Neuroprotective effects of scallop-derived plasmalogen in a mouse model of ischemic stroke

Feng T, Hu X, Fukui Y, Tadokoro K, Bian Z, Morihara R, Yamashita T, and Abe K. (2021) Neuroprotective effects of scallop-derived plasmalogen in a mouse model of ischemic stroke. Brain Research

Ischemic stroke results from an obstruction in a vessel supplying blood to the brain, preventing the brain from receiving oxygen. Typically, there is a very small window of time in which a person must seek medical help to minimize as much brain damage as possible after an ischemic event. Depending on the region affected by the obstruction, an ischemic stroke can cause paralysis or numbness, confusion, vision issues, dystonia, alexia, and agnosia to name a few. Inflammation and oxidative stress can further disrupt the neurovascular unit, therefore plasmalogens have been suggested as a potential ischemic stroke treatment. Plasmalogens are a class of phospholipid that contains a vinyl-ether bond at sn-1, giving these lipids unique roles in cells in membrane composition, membrane fusion, and preventing oxidative stress. With previous work showing plasmalogen supplementation reduced neuroinflammation and β-amyloid accumulation, and improved cognition in Alzheimer disease patients, Feng et al were interested in investigating the effect of scallop-derived plasmalogen administration in a mouse model of ischemic stroke, with focus on its effects on behavior, oxidative stress, and inflammation.

The ischemic stroke model was produced through 60 minutes of transient middle cerebral artery occlusion (tMCAO). The goal was to determine the impact of pretreating animals for 14 days with plasmalogen (10 mg/kg/day) on functional outcomes five days after tMCAO. Researchers used the Bederson’s score to detect neurologic defects, while the corner test and rotarod test were used to analyze motor function. Bederson’s score was not different between the vehicle group and the plasmalogen treated group 5 days after tMCAO. In the corner test, mice were scored on which direction they turn when placed into a corner throughout 10 trials. If there are no unilateral abnormalities, the mouse should turn to either side equally. During this test ischemic mice were found to preferentially turn towards the non-injured side (~7 out of 10), but plasmalogen administration was able to significantly improve this (~5 out of 10), suggesting that the plasmalogen treatment reduced deficits caused by tMCAO. As well, latency in the rotarod test was significantly improved with plasmalogen administration.
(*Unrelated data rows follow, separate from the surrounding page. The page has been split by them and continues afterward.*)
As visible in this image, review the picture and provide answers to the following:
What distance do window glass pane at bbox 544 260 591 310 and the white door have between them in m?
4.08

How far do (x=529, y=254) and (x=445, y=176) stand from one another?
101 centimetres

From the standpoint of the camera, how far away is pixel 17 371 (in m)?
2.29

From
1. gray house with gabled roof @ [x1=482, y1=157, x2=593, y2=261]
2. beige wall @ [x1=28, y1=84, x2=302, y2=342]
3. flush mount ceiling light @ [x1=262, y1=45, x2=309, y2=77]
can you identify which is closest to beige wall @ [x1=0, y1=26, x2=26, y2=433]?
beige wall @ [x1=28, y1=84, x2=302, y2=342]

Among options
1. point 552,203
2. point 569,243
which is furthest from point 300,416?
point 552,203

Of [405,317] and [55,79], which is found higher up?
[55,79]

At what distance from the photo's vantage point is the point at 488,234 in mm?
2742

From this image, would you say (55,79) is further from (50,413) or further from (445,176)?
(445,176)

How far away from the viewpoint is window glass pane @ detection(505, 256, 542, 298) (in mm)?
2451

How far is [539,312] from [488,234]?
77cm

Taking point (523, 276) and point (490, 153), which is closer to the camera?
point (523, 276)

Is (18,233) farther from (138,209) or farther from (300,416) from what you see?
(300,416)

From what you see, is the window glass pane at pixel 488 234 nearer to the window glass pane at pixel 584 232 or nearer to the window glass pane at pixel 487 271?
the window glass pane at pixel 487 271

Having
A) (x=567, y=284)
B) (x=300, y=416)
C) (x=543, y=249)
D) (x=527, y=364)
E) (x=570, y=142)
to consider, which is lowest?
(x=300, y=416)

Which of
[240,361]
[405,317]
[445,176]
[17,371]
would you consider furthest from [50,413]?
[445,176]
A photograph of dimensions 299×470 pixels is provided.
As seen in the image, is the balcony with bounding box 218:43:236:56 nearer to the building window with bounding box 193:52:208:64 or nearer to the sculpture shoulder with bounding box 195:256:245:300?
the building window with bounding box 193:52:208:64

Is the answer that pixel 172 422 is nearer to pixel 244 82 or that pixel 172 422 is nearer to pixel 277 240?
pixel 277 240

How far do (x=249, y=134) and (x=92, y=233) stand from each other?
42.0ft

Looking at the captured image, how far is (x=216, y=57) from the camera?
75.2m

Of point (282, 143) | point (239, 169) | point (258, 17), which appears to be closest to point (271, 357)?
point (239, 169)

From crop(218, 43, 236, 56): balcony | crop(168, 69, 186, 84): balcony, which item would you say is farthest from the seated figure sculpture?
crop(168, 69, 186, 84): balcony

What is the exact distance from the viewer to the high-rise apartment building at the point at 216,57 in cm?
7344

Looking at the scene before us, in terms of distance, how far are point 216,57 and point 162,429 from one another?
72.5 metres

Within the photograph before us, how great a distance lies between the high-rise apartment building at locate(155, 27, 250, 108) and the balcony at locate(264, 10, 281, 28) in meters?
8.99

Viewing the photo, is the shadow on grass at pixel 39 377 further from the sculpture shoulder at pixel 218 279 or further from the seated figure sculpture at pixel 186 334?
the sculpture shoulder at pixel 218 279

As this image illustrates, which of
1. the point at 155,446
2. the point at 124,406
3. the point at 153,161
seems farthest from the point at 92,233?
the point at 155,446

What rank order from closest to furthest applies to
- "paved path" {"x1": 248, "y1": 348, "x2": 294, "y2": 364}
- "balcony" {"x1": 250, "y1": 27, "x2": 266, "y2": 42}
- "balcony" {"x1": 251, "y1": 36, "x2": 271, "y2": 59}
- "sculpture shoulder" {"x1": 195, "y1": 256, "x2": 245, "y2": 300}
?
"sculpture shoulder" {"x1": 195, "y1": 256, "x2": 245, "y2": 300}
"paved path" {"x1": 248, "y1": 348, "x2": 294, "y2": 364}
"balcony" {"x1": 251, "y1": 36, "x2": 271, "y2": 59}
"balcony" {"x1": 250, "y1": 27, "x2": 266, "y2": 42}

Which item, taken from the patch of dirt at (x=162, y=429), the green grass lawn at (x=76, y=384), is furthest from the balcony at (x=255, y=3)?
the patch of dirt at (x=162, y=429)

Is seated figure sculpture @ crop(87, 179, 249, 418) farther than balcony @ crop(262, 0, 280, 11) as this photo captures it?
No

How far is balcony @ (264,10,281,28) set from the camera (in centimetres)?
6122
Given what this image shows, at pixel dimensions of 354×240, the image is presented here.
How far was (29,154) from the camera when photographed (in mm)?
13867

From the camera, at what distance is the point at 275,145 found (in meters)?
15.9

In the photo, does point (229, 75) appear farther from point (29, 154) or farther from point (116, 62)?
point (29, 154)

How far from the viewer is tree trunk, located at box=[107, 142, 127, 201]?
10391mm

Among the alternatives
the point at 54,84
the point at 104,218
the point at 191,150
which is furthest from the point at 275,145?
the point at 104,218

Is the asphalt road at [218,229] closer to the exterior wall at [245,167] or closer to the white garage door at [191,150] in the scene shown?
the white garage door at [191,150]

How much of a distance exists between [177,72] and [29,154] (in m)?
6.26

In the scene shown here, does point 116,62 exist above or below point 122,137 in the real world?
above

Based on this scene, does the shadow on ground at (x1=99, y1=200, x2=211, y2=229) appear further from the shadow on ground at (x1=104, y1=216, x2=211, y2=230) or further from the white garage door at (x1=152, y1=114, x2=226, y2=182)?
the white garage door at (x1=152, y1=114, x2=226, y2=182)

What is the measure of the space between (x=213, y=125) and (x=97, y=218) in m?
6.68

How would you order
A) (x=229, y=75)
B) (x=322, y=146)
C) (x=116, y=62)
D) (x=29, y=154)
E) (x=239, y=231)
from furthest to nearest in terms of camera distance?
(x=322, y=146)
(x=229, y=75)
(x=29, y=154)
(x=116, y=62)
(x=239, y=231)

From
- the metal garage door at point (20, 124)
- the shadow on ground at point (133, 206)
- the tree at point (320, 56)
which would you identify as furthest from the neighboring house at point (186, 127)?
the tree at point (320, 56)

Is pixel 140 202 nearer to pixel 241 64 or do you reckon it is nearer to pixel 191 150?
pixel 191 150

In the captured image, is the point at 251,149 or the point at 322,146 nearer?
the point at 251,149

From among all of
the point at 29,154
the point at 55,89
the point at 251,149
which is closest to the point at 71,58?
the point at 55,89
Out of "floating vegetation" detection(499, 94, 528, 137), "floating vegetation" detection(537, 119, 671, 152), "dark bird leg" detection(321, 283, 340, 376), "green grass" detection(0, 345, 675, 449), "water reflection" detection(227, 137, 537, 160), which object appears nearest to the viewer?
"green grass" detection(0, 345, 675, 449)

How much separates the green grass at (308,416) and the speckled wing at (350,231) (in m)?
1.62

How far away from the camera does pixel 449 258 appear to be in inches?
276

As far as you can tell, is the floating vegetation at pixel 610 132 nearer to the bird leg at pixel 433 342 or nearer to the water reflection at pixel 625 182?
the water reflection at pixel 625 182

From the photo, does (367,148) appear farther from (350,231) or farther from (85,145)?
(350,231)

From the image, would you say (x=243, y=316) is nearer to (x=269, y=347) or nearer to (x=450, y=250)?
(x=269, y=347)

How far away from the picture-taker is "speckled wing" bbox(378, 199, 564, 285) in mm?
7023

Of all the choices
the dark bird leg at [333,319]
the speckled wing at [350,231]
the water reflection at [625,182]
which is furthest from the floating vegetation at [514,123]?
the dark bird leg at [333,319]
To determine whether the plasmalogen treatment had an effect on oxidative stress, immunohistochemistry of the brain staining for a lipid peroxidation marker, 4-HNE (4-hydroxynonenal), and a nucleic acid peroxidation marker, 8-OHdG (8-hydroxydeoxyguanosine) were analyzed. Five days after tMCAO both markers were found in the peri-infarct fields, the area around the region of cell death, in the vehicle treated animals (~110 cells/0.5 mm^2 and ~80 cells/0.5 mm^2, respectively), but the plasmalogen supplemented group showed fewer 4-HNE and 8-OHdG positive cells (~90 cells/0.5 mm^2 and ~60 cells/0.5 mm^2, respectively), suggesting that the plasmalogen treatment reduced oxidative stress. Immunohistochemistry was also used to investigate neuroinflammatory markers such as the microglia marker Iba-1, pro-inflammatory cytokines IL-1β and TNF-α, and an anti-inflammatory cytokine IL-10 in the peri-infarct areas 5 days after tMCAO. The vehicle treated group had significantly higher number of cells per 0.5 mm^2 positive for Iba-1, IL-1β, and TNF-α compared to the group that was supplemented with plasmalogens (Iba-1: ~65 compared to ~45; IL-1β: ~75 compared to ~45; TNF-α: ~65 compared to ~40).

Feng et al wanted to determine if plasmalogen supplementation would be a suitable treatment option for protecting the brain from damage caused by an ischemic stroke. They found that compared to the vehicle treated group, the plasmalogen treatment recovered the unilateral abnormalities seen in the corner test and reduced motor function deficits through increased latency but showed no improvement in the Bederson’s score. As well, the plasmalogen treatment reduced markers for oxidative stress and neuroinflammation compared to the vehicle group. As oxidative stress and inflammation are processes known to also damage the neurovascular unit and further exacerbate the effects of ischemic stroke, a treatment that can mitigate this damage could be very beneficial. The present study investigated the effectiveness of a plasmalogen pre-treatment, suggesting that prophylactic use of a plasmalogen treatment may reduce the impairments seen in patient’s following a stroke. More work looking at the ability of plasmalogen supplementation to recover any damage from an ischemic event after it occurs would be very interesting and perhaps more clinically useful.